Task to carry out ->
Could you retype each of the following entries exactly, character for character?

Recorded information ->
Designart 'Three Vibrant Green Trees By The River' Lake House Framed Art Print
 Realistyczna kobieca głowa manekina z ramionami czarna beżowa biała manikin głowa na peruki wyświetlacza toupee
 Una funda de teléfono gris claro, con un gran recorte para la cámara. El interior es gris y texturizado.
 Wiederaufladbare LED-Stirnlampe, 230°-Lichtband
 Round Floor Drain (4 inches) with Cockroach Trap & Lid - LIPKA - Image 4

Response box ->
Designart 'Three Vibrant Green Trees By The River' Lake House Framed Art Print
 Realistyczna kobieca głowa manekina z ramionami czarna beżowa biała manikin głowa na peruki wyświetlacza toupee
 Una funda de teléfono gris claro, con un gran recorte para la cámara. El interior es gris y texturizado.
 Wiederaufladbare LED-Stirnlampe, 230°-Lichtband
 Round Floor Drain (4 inches) with Cockroach Trap & Lid - LIPKA - Image 4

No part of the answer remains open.